**Exercise task**
List, word for word, every row below that contains the word "camera". Case counts.

**Supplied material**
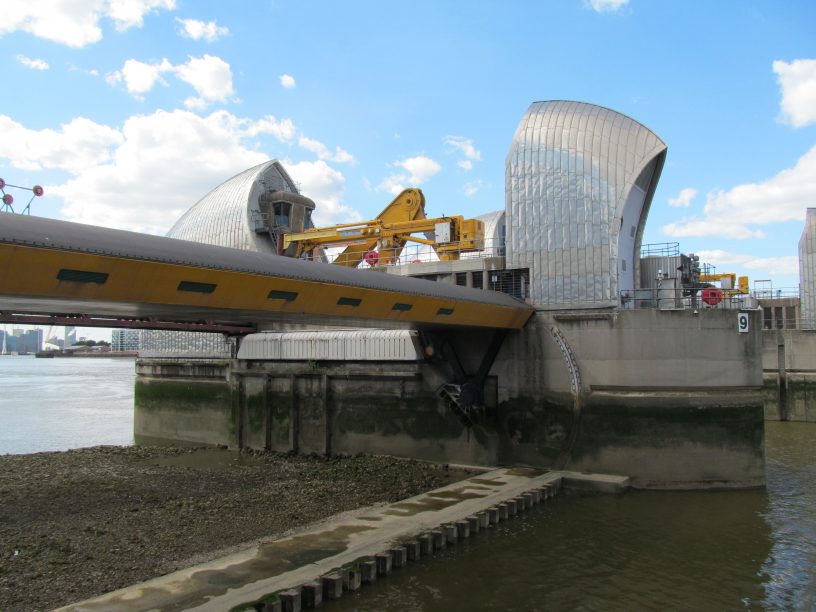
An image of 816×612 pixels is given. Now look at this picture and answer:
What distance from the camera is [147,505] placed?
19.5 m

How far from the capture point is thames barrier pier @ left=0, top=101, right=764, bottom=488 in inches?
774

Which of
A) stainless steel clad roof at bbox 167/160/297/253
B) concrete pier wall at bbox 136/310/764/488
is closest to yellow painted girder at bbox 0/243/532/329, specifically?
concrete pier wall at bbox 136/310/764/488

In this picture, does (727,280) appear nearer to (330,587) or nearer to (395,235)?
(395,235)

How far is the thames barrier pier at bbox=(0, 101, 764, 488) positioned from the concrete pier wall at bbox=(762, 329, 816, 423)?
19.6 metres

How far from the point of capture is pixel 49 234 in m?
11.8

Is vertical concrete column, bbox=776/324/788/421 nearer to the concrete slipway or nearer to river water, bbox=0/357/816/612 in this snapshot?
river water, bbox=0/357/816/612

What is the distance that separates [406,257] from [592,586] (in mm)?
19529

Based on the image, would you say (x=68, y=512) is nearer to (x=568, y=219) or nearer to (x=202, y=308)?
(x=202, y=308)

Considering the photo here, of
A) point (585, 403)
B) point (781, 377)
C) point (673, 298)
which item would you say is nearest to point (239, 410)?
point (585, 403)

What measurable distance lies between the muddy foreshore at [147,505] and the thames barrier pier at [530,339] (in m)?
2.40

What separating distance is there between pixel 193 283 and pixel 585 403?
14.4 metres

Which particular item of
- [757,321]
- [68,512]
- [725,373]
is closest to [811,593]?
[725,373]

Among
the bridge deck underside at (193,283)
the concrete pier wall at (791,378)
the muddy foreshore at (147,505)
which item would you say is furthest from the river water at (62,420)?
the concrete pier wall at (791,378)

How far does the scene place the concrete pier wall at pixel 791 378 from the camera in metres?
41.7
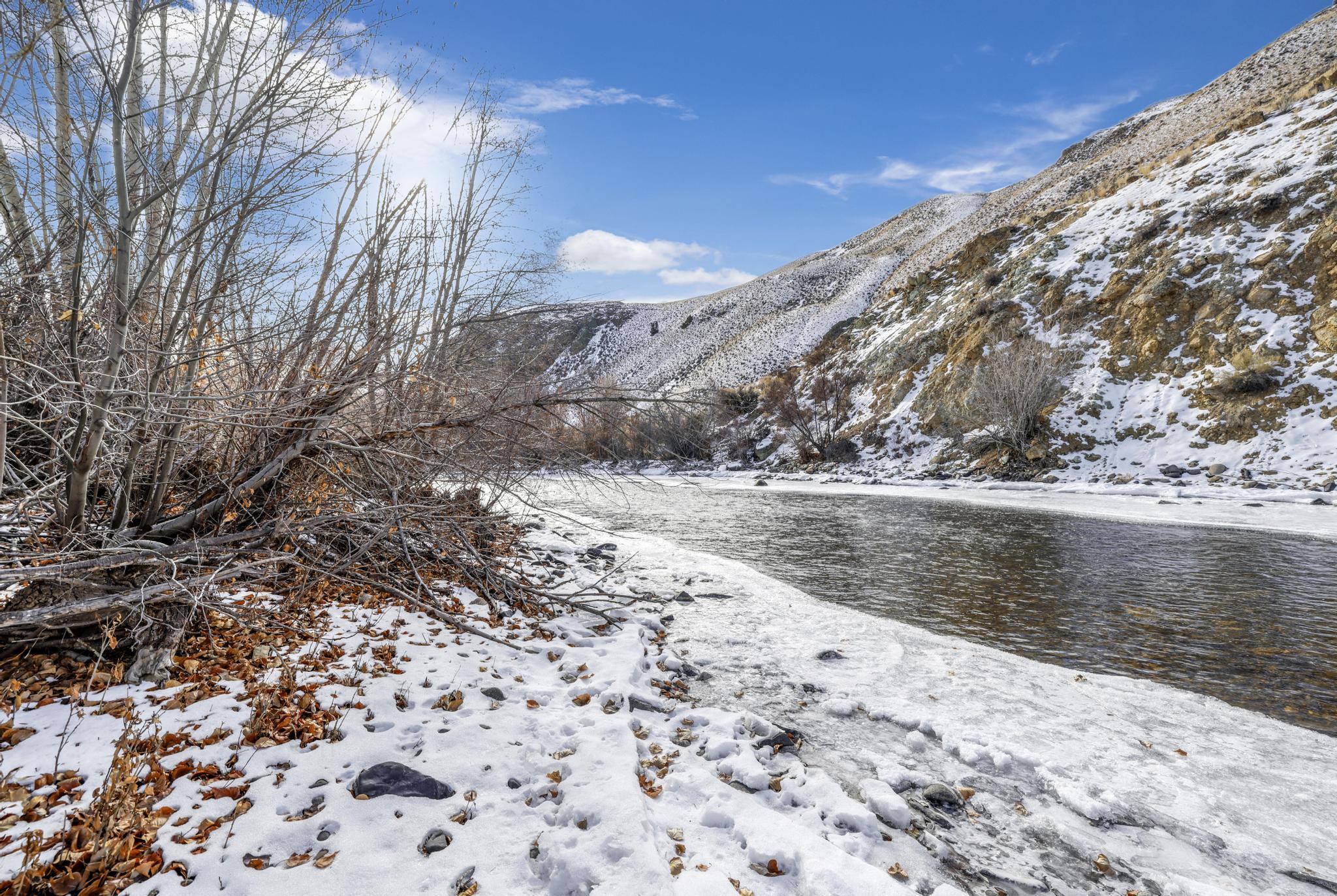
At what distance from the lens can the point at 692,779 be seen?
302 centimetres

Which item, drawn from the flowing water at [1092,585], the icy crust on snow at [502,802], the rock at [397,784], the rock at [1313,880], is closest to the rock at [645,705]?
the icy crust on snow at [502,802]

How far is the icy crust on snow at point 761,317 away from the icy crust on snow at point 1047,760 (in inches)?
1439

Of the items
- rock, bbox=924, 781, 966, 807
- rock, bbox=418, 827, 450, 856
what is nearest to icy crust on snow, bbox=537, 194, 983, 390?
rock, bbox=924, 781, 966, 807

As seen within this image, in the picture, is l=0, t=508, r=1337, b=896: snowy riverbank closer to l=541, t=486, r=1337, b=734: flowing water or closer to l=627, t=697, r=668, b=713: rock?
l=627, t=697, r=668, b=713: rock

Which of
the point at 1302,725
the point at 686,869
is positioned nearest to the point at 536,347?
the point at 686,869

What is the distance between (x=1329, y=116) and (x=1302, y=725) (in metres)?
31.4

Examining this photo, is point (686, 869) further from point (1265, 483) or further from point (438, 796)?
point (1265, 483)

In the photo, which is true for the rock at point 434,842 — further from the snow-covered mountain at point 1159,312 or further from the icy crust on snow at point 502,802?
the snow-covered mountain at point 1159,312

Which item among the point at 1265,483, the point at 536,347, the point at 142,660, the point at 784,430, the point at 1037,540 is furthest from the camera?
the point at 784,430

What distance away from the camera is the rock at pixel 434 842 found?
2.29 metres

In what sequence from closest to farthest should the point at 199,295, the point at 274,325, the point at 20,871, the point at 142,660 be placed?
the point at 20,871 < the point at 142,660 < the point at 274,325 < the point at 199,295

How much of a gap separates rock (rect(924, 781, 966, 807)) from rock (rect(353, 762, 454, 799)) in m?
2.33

...

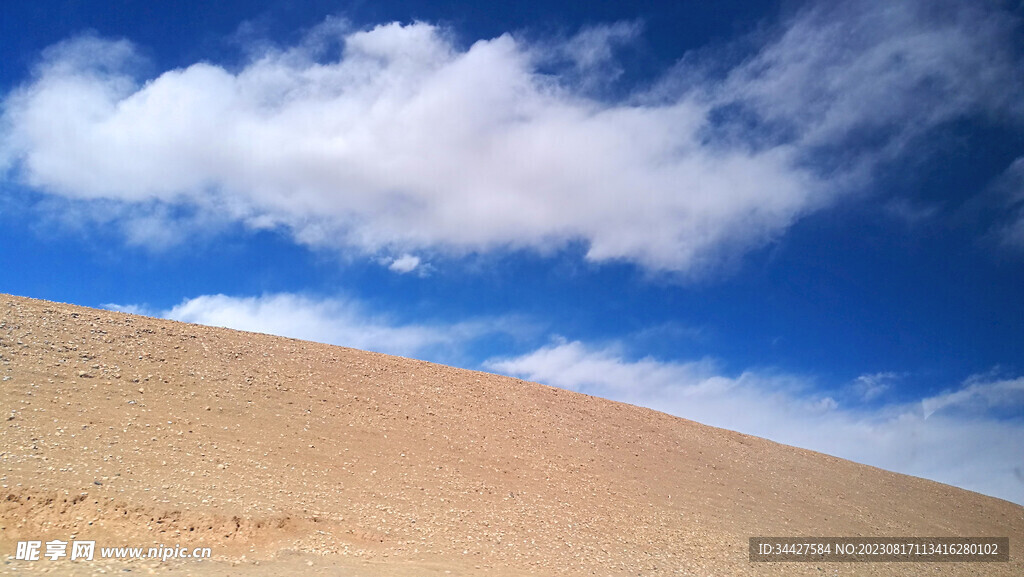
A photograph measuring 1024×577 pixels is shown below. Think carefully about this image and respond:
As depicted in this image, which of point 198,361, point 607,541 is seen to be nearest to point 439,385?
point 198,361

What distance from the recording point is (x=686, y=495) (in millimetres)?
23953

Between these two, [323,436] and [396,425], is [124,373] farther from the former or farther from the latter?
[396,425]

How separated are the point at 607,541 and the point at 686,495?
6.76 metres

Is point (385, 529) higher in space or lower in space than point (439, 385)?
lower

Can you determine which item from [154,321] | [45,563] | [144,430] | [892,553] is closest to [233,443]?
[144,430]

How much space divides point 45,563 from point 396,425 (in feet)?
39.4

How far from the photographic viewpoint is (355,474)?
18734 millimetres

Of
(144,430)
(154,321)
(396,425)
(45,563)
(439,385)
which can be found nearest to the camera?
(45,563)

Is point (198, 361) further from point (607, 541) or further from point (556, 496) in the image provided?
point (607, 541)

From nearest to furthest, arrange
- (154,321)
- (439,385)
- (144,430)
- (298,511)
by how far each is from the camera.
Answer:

* * *

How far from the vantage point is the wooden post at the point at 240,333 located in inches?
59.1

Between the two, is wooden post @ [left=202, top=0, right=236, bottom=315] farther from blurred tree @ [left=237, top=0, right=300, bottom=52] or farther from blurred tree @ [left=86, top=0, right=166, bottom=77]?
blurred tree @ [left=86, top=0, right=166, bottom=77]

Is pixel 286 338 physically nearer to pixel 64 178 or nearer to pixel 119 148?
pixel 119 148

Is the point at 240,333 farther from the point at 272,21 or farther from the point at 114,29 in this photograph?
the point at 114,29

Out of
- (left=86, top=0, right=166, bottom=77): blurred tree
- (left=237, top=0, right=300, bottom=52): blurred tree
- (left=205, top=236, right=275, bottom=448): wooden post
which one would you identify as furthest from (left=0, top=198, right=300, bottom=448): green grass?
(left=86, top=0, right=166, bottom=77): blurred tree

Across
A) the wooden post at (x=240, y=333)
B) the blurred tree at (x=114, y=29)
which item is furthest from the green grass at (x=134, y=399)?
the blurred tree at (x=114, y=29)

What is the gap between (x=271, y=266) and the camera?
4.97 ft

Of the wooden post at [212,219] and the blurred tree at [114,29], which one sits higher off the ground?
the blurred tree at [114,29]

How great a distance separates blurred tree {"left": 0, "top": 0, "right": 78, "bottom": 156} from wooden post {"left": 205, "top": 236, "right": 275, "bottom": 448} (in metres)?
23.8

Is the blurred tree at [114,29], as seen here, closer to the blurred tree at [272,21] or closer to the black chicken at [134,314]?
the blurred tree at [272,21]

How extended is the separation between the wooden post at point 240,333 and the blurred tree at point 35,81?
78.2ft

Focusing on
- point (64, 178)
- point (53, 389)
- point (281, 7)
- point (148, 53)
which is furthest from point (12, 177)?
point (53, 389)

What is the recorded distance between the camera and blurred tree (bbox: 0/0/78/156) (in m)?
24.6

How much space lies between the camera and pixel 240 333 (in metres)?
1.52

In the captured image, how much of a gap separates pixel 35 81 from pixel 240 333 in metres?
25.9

**Final answer**
What distance from the camera is [147,505] placed?
How far does the scene place the concrete pier wall at pixel 791 378 from the camera in metres?
Which item among the point at 1265,483, the point at 536,347, the point at 142,660, the point at 784,430, the point at 1037,540 is furthest from the camera?
What distance away from the camera is the rock at pixel 434 842 found?
which can be found nearest to the camera?
by how far each is from the camera.
What is the gap between (x=271, y=266) and the camera?
What is the recorded distance between the camera and blurred tree (bbox: 0/0/78/156) (in m)?
How much space lies between the camera and pixel 240 333 (in metres)?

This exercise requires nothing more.